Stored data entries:
____
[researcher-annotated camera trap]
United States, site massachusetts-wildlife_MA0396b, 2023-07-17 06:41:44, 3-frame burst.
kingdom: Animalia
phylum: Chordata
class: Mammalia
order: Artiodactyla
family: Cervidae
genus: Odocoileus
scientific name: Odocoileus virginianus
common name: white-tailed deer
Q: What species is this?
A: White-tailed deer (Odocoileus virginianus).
____
* [Task goal]
Exactly reproduce every record.

* [Task result]
[researcher-annotated camera trap]
United States, site massachusetts-wildlife_MA0396b, 2023-07-17 06:41:44, 3-frame burst.
kingdom: Animalia
phylum: Chordata
class: Mammalia
order: Artiodactyla
family: Cervidae
genus: Odocoileus
scientific name: Odocoileus virginianus
common name: white-tailed deer
Q: What species is this?
A: White-tailed deer (Odocoileus virginianus).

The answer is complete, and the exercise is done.